Как бы то ни было, в 1931 году (следи внимательно за датами) он получил повестку из штаба — явиться в такую-то комнату в таком-то часу. Он подробно рассказывал нам об обстоятельствах этого посещения. Он явился в штаб, отрапортовал сидевшему за столом офицеру: «Капитан запаса Адольф Мертруп». И, боже ты мой, как же он обрадовался, когда офицер поднял голову!
— Добрый день, Мертруп, — сказал он. — Да бросьте вы тянуть руки по швам. Присаживайтесь. Вы немного постарели за эти двенадцать лет, но все-таки у вас еще очень бравый вид.
Они пошутили и посмеялись, как полагается двум старым приятелям, а затем Шварке (офицер, сидевший за столом, был полковник Шварке) спросил:
— Вижу у вас в петлице свастику. Стало быть, вы по-прежнему настоящий немец?
Наш капитан с гордостью ответил, что вот уже третий год он командует у себя в околотке штурмовым отрядом, и если «красные» в его городе не могут теперь досчитаться человек так двадцати, то кой-какая заслуга его в этом деле есть.
— Хайль! — сказал капитан.
— Хайль!
Сидя в креслах, они обменялись приветствиями.
— А теперь, — сказал полковник по-арабски, — как ваши знания восточных языков? Вы не забыли их?
Мертруп ответил ему по-турецки:
— Нисколько не забыл, господин полковник.

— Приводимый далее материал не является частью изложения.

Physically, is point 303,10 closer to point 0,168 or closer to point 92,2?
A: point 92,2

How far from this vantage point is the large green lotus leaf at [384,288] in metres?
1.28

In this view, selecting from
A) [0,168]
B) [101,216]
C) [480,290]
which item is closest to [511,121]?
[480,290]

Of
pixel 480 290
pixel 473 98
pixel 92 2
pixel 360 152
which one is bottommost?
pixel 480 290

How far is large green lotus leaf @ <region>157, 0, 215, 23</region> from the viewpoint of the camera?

— Прекрасно, Мертруп, — по-персидски продолжал разговор его начальник. — Будущая армия нуждается в офицерах, владеющих восточными языками так, как вы. Ну, а ваш театральный талант не изменил вам? Напомните-ка мне, как выглядели слепые нищие на самаркандском базаре.
Капитан ему напомнил. Он встал, сгорбился, вытянул перед собой трясущуюся руку с воображаемым посохом и прошелся по кабинету, гнусавя по-узбекски: «Добрые люди, помогите слепому старику перейти дорогу». Полковник, глядя на него, одобрительно кивал головой. Что ж, когда этот молодчик показывал свои фокусы у меня в кабинете (я как-то раз попросил его об этом одолжении), я тоже одобрительно кивал головой. Работал он, что говорить, мастерски.
— Очень хорошо, Мертруп, — сказал ему полковник по-азербайджански. — Я искренно рад, что опять буду работать вместе с вами.
Если верить капитану Мертрупу, эта любезность не очень-то его тогда обрадовала. Три отцовских лавчонки в его руках превратились в солидное торговое предприятие, и жилось ему все эти годы совсем недурно. Но он сам всегда учил своих подчиненных, получив приказ, рассуждать поменьше, и сам всегда стремился в этом отношении быть им личным примером. Поэтому он встал, вытянул руки по швам и сказал господину полковнику, что он счастлив вернуться к исполнению своих обязанностей.